As a bare minimum security measure, when using plugins (all 9 of them), my Vim runs in a bubblewrap sandbox with only my project folder mounted as writable. Network and IPC access is completely disabled. It is secure enough to stop practically all non-targeted attacks.
Generally I try to install plugins whose authors I know. And whenever I update them (once a year) I re-read the entire source code. Some small plugins I just integrate in vimrc directly.
I hate to say this but Vim isn't the most secure editor, considering features like modelines which some environments enable by default and
an aggressive plugin installing culture.
So it's Emacs, but we want features and not to be locked. Don't run propietary crap, trust Elisp repo like ELPA and NonGNU and you will be mostly safe.

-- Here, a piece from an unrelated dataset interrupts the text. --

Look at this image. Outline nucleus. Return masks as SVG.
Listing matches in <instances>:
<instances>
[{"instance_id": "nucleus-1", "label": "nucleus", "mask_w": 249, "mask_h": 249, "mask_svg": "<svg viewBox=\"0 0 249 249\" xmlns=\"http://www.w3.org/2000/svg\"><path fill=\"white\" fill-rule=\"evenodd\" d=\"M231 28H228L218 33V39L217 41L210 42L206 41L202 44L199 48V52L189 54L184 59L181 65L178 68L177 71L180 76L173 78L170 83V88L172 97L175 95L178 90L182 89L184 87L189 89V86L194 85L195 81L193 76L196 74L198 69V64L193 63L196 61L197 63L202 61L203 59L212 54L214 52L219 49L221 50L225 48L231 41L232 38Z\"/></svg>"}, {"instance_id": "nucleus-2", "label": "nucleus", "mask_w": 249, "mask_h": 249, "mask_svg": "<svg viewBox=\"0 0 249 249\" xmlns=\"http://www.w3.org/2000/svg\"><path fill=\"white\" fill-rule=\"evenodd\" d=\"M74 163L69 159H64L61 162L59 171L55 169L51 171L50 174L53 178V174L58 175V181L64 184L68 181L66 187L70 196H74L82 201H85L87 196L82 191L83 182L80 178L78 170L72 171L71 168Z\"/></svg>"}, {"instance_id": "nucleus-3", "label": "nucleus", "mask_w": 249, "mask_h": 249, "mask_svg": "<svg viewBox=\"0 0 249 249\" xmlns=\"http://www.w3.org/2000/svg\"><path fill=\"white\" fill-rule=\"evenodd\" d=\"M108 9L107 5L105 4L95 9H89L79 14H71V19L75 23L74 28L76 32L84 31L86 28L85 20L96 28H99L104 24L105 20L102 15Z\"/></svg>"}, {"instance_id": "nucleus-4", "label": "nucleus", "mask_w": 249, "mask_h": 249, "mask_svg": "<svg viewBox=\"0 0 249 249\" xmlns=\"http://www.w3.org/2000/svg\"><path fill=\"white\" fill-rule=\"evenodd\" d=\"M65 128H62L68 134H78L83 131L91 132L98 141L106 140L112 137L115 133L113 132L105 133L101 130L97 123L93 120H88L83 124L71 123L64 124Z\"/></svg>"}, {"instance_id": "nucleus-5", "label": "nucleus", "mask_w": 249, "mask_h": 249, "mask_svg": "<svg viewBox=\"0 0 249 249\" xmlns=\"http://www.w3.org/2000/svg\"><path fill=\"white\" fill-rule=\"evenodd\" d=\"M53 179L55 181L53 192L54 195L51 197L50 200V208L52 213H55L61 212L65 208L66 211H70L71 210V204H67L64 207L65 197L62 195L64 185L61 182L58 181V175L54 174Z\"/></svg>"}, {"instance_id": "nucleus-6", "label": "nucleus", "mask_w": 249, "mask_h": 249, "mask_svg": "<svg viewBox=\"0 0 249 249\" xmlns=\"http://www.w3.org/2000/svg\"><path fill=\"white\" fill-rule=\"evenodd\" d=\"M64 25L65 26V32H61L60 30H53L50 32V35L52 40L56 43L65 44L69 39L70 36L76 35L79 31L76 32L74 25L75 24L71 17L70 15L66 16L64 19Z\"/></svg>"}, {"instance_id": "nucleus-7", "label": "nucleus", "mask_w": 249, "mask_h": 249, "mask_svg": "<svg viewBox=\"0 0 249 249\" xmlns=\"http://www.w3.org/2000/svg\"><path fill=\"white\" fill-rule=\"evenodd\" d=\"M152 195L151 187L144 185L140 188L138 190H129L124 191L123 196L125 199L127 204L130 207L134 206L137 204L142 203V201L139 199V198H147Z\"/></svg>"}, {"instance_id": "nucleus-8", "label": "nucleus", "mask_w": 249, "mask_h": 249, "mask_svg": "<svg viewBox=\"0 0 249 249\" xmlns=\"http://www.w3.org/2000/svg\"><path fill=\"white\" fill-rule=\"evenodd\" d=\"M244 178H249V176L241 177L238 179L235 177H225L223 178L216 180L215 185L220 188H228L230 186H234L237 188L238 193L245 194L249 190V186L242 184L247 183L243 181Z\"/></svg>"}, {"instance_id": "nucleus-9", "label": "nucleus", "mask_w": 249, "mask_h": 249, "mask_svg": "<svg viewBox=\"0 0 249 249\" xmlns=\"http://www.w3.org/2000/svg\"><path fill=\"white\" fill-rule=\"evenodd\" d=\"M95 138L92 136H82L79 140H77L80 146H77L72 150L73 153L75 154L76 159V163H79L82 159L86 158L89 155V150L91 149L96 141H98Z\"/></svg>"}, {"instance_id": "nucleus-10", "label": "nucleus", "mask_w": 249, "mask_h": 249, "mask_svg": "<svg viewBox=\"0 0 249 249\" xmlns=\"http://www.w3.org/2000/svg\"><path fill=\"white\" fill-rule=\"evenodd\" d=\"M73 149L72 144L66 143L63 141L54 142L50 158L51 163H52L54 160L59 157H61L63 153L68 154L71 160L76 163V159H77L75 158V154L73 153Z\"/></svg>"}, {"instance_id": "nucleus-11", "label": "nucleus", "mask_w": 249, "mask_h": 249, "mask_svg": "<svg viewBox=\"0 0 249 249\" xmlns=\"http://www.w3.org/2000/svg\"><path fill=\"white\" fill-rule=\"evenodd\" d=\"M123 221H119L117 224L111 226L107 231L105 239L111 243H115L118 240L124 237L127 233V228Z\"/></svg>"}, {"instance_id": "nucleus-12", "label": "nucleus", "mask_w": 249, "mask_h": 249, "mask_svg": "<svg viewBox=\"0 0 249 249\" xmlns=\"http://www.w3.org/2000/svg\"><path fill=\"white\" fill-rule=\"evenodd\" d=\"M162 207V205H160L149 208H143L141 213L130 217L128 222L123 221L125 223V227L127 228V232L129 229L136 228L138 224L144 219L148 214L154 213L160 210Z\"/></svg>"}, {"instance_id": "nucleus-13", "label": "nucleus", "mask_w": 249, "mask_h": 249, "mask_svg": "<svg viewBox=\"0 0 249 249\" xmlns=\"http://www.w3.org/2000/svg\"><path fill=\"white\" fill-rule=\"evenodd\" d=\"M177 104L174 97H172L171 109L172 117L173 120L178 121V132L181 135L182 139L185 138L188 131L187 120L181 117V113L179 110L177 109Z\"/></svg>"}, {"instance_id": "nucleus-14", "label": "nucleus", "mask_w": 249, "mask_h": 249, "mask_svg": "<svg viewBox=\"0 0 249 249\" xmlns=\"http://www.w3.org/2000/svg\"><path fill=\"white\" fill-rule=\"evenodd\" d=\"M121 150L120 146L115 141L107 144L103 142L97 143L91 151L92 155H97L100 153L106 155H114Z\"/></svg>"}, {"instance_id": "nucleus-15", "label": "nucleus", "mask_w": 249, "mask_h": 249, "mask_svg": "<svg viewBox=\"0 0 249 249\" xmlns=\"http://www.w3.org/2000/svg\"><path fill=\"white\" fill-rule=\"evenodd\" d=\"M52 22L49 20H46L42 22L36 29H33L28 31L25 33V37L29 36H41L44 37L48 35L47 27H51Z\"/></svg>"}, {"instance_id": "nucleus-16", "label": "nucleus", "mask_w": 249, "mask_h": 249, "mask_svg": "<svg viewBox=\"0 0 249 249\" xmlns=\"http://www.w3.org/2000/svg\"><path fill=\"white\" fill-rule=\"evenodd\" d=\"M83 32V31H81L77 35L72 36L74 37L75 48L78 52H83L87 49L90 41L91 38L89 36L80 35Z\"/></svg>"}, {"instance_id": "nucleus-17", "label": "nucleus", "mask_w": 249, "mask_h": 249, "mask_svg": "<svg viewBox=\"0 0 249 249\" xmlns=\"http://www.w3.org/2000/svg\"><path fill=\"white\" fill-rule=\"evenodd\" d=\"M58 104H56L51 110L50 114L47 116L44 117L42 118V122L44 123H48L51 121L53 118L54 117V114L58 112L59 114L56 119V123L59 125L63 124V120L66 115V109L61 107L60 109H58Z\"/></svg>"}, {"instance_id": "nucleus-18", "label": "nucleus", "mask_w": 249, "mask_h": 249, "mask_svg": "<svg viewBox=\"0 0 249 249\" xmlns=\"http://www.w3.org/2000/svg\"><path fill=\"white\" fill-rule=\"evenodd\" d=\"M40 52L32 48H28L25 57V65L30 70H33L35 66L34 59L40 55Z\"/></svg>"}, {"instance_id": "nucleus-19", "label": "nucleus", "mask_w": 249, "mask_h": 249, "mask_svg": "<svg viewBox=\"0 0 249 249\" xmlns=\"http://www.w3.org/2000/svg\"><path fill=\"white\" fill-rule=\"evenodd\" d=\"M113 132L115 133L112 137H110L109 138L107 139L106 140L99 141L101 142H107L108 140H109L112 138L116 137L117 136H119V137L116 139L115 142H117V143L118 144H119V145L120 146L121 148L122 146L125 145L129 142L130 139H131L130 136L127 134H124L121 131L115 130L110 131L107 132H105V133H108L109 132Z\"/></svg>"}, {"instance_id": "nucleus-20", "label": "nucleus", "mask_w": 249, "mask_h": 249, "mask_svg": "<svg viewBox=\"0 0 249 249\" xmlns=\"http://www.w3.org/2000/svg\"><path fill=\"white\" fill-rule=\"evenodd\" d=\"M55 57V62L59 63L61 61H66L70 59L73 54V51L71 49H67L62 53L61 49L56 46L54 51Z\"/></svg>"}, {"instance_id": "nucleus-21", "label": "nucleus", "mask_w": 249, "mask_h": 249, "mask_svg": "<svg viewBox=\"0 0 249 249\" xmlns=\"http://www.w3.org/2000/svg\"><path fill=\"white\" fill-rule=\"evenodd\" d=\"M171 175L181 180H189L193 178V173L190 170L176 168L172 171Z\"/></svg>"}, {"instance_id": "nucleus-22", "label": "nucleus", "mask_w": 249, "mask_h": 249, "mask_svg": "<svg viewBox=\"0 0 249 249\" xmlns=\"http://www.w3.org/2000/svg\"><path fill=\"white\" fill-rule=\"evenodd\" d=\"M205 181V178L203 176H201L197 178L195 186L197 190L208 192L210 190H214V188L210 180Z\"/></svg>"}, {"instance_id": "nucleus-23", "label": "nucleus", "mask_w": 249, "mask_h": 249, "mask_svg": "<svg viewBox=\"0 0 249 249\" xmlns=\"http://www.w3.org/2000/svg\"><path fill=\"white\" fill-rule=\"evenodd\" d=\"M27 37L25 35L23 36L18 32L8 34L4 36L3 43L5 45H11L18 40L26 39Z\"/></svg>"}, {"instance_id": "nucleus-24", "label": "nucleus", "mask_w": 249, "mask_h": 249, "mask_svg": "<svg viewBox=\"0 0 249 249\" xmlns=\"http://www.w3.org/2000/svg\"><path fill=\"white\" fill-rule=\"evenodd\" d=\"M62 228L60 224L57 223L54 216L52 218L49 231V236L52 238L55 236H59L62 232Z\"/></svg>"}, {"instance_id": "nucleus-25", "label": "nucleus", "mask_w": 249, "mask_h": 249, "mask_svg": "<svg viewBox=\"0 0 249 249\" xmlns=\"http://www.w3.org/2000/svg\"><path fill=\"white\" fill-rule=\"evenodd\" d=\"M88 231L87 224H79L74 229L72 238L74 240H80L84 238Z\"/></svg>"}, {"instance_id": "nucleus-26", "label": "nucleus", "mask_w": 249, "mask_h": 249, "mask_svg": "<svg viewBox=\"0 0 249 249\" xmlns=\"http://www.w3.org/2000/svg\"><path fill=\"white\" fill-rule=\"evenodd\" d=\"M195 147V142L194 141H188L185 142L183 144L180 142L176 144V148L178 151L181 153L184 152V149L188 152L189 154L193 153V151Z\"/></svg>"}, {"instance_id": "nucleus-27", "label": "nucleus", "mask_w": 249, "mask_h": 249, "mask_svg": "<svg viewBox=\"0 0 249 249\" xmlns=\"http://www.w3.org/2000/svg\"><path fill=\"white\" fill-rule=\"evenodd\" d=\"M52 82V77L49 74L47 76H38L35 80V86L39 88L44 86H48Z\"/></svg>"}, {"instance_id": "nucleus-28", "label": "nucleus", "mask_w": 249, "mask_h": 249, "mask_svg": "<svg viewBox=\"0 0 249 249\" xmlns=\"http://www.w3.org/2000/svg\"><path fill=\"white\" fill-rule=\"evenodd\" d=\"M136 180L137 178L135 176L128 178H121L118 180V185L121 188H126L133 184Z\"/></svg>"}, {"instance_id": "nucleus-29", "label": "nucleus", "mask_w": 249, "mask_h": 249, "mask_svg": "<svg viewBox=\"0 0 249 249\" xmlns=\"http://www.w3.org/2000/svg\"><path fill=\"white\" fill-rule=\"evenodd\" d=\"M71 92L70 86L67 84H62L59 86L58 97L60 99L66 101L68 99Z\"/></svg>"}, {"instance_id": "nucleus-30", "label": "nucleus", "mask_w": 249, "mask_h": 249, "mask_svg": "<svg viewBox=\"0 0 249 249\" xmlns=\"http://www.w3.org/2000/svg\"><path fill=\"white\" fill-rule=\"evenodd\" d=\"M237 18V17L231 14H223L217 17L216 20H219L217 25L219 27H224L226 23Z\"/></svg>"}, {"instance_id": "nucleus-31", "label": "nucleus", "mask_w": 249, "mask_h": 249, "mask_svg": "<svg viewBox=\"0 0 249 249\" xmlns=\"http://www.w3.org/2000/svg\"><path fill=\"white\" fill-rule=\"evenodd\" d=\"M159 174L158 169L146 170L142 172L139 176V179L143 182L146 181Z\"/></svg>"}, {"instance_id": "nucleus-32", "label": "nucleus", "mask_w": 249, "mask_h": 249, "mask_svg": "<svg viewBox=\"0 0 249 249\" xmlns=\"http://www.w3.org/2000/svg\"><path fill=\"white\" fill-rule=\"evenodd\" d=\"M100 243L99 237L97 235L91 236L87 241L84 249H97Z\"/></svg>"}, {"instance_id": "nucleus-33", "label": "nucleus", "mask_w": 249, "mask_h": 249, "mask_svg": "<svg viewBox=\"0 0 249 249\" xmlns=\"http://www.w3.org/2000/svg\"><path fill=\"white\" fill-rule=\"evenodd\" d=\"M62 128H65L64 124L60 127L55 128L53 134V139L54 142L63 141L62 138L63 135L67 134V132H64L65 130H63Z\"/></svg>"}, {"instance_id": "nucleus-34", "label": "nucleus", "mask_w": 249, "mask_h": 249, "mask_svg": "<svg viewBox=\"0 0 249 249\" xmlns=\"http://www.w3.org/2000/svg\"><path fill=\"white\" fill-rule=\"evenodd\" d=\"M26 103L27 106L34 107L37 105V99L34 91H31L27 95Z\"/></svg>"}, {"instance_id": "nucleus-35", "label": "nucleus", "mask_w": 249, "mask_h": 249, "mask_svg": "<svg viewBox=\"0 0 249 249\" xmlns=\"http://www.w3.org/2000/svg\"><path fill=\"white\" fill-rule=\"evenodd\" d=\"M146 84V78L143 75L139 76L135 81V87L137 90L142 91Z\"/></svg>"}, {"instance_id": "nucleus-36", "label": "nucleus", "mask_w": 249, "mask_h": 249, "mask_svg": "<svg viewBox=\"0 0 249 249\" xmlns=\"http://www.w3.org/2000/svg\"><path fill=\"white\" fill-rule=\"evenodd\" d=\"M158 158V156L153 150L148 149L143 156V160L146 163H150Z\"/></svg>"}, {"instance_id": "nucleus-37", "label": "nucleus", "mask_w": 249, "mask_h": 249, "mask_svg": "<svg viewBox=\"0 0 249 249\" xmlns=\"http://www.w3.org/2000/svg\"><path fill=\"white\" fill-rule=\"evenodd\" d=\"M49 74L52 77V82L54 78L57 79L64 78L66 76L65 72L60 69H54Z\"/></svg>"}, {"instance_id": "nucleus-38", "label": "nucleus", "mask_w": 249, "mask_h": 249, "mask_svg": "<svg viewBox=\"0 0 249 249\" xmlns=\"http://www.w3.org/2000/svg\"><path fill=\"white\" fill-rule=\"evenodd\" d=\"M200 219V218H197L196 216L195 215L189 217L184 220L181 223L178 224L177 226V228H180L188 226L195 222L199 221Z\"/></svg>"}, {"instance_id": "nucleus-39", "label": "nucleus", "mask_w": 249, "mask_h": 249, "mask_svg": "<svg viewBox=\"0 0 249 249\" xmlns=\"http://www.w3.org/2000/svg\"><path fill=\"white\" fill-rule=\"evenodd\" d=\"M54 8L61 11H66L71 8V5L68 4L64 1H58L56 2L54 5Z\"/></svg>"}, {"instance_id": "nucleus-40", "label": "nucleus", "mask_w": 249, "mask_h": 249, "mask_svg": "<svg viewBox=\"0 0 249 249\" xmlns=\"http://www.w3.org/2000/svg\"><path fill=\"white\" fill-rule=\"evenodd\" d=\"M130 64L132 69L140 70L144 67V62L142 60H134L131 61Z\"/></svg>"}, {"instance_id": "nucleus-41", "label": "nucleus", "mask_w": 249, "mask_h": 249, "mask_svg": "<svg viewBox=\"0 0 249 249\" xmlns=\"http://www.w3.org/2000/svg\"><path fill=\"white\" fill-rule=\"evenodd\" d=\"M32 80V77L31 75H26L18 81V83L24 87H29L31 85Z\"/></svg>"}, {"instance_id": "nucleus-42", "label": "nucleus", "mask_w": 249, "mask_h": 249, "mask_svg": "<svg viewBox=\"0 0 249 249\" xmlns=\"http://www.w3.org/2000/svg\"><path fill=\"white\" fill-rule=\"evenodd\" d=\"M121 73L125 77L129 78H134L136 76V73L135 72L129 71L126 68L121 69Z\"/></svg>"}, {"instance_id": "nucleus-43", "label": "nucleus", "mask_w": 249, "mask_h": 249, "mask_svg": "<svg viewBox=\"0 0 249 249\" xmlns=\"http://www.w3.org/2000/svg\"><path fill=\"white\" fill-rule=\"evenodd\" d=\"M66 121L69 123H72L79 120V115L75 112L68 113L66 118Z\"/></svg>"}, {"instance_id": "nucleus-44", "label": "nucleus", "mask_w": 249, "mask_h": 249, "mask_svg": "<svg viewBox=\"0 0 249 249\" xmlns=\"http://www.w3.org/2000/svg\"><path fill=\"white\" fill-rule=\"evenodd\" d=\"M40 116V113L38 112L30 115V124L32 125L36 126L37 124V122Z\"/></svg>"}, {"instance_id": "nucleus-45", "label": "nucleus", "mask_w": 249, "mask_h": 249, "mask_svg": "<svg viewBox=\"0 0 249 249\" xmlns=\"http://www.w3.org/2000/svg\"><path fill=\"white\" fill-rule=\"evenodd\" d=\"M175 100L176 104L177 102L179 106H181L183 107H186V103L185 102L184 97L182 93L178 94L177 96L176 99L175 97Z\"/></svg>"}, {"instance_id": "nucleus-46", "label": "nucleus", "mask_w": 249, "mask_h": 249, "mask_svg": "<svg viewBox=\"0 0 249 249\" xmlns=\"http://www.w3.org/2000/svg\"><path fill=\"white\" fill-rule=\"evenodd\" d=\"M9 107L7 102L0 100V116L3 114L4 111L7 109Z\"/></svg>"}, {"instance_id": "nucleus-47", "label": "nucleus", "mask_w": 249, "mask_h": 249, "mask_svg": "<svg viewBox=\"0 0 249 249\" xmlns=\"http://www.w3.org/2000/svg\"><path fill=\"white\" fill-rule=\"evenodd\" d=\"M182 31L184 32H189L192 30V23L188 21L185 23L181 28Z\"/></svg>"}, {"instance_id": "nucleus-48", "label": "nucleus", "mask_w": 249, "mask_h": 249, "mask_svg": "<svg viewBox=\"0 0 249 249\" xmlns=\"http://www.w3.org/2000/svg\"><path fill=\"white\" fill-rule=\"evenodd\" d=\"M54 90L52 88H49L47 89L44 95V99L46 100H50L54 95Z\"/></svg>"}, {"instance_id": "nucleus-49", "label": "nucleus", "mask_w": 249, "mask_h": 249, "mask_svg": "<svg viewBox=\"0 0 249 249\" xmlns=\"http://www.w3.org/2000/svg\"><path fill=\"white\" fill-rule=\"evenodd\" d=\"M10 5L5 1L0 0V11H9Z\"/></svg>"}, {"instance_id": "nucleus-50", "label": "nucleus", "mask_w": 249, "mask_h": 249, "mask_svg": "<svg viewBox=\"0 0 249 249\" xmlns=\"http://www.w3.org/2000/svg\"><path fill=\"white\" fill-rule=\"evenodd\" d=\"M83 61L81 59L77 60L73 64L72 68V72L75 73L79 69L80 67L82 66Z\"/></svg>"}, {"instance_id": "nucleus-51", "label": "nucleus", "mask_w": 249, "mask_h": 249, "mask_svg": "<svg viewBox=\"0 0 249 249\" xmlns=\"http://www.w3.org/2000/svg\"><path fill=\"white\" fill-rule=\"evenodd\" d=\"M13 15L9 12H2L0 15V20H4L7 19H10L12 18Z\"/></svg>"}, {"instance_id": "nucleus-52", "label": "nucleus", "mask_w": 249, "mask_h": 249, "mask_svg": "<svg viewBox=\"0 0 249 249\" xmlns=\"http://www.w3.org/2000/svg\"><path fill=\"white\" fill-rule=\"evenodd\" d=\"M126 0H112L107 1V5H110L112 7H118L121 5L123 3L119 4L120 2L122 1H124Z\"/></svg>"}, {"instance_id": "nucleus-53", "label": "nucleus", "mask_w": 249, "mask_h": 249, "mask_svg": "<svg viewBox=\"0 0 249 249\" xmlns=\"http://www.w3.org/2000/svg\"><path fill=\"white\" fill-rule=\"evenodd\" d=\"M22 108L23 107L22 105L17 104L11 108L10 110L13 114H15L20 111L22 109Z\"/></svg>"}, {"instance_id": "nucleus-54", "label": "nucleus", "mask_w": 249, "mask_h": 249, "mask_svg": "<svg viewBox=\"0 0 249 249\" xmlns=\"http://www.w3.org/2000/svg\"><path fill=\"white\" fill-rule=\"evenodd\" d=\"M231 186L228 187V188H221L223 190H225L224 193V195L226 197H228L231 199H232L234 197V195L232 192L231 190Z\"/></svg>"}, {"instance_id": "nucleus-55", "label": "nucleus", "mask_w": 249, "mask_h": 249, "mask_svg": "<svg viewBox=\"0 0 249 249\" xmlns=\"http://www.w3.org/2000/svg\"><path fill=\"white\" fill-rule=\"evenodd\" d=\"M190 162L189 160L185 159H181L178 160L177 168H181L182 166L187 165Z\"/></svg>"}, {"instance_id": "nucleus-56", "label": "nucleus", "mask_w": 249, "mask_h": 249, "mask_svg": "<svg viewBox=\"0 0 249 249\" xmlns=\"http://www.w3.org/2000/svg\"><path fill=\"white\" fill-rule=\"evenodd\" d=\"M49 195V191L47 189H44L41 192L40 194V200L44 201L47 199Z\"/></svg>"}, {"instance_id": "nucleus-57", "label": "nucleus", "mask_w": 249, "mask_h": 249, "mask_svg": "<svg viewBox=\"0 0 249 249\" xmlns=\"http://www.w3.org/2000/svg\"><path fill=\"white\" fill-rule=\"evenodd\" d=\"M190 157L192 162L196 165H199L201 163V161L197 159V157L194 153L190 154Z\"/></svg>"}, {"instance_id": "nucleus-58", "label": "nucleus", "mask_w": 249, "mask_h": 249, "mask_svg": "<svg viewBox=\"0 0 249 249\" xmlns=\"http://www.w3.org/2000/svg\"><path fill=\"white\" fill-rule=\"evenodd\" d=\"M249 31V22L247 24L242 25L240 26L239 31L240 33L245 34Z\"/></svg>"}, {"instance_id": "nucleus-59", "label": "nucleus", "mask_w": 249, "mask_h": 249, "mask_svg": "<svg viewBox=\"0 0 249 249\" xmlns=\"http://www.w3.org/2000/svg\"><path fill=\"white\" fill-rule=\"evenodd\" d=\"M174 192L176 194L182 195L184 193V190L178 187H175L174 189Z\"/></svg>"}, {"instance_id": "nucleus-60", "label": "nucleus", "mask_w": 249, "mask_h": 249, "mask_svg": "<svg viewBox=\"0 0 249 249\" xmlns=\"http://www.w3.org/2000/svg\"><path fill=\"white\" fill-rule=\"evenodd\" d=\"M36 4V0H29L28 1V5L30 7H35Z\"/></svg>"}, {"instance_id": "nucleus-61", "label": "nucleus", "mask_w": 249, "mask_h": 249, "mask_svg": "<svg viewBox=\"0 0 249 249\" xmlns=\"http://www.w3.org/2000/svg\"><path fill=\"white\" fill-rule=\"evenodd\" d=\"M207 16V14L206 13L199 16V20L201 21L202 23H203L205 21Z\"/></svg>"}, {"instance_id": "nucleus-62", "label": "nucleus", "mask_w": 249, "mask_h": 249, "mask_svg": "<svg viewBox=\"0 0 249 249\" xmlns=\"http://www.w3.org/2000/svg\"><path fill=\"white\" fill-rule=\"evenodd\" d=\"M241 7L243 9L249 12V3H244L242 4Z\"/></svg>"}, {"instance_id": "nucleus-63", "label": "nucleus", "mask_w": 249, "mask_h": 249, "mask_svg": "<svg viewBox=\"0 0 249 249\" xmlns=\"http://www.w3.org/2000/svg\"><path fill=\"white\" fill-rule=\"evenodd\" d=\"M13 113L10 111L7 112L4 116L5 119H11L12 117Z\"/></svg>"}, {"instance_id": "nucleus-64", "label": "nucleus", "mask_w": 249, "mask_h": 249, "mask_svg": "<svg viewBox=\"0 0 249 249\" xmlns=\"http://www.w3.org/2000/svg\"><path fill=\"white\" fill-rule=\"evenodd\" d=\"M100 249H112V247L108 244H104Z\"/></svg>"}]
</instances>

Isn't MELPA just serving the latest git master of whatever it happens to be at the time package-refresh-contents was called? With MELPA stable likewise just serving the latest tag? That doesn't spell trust.
Using Emacs is not going to help you to avoid supply chain attacks per se. What it might do, however, is give you unparalleled power to inspect your environment - calls and source. If you run untrusted code you are exposed, and thats that. Development tools should assume that you, a programmer, know what you are programming.
Emacs and lisp is focused on providing power, not security. These often do not go hand in hand.
The entire point of this thread is how a chain of trust should be maintained. "Don't run untrusted code" is skipping from the question straight to a hypothetical world where an answer has already been established.
Generally I try to install plugins whose authors I know. And whenever I update them (once a year) I re-read the entire source code. Some small plugins I just integrate in vimrc directly.
I hate to say this but Vim isn't the most secure editor, considering features like modelines which some environments enable by default and an aggressive plugin installing culture.